#### [Provided records]
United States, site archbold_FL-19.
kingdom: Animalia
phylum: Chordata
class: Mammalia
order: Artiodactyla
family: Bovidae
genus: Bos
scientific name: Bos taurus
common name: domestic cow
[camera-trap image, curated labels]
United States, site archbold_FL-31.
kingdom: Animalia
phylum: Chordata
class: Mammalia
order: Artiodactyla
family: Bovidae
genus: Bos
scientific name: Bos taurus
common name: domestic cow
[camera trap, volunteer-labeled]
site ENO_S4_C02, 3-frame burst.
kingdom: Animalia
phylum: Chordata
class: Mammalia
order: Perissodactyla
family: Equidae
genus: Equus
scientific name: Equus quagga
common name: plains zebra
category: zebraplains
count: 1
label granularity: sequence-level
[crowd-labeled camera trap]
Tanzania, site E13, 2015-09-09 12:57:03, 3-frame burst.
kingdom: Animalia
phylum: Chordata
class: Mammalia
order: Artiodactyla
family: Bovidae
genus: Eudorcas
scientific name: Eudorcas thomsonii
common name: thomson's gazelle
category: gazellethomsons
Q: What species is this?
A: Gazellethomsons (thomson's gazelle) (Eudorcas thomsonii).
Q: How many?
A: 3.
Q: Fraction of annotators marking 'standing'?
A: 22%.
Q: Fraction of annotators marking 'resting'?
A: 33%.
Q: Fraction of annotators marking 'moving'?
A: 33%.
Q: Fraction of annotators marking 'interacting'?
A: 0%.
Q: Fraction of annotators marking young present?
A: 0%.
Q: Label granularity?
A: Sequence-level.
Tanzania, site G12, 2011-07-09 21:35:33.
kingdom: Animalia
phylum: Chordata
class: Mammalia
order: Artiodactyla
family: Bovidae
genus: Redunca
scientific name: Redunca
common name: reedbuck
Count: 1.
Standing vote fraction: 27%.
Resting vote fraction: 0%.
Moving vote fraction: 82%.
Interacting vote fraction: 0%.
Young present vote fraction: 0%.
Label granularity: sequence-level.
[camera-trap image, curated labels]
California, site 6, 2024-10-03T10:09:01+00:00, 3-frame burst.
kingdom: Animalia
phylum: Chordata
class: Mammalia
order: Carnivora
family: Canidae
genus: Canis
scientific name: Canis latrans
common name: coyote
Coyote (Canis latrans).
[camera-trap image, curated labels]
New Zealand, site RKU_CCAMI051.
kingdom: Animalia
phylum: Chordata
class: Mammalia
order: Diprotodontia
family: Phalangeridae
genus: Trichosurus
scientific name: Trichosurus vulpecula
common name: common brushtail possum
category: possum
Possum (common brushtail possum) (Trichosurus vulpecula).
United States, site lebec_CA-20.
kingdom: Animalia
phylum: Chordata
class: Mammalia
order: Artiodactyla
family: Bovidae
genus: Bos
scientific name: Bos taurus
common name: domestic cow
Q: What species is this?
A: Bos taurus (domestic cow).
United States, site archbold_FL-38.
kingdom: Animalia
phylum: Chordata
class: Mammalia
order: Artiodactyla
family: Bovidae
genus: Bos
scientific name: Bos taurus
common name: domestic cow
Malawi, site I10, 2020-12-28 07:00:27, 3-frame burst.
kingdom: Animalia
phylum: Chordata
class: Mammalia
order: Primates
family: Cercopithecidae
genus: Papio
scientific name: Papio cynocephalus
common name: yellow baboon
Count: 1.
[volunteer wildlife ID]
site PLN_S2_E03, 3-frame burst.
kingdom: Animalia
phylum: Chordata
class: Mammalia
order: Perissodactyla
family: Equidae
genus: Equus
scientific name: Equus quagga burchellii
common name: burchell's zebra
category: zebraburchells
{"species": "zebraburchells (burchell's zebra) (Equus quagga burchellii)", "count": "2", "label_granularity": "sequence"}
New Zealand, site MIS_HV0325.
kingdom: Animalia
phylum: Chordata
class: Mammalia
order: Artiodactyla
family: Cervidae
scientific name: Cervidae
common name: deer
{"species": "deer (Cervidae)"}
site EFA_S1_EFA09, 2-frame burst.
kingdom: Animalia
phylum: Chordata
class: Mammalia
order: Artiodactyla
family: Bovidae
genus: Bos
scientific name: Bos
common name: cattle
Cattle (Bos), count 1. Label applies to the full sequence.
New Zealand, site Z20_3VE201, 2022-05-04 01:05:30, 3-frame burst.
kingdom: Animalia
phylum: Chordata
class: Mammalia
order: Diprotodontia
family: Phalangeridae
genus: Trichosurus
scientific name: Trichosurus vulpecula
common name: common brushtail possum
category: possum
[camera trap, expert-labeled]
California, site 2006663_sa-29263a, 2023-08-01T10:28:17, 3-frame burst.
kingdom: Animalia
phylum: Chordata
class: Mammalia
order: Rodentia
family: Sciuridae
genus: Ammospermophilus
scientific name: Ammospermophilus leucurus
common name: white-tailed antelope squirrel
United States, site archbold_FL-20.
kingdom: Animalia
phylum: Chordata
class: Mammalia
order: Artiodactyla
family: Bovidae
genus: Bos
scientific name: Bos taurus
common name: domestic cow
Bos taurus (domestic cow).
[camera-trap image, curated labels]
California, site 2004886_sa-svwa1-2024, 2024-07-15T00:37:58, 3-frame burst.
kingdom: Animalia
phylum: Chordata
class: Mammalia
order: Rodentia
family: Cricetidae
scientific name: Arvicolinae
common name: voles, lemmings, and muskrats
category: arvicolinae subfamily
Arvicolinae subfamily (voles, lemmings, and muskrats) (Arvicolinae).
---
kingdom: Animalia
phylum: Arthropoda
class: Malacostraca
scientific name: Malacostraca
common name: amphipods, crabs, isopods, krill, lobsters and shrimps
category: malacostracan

#### [Activity]
Line by line, check the material above for the word "States", then give the number of lines that hold it and nothing else.

#### [Result of the exercise]
5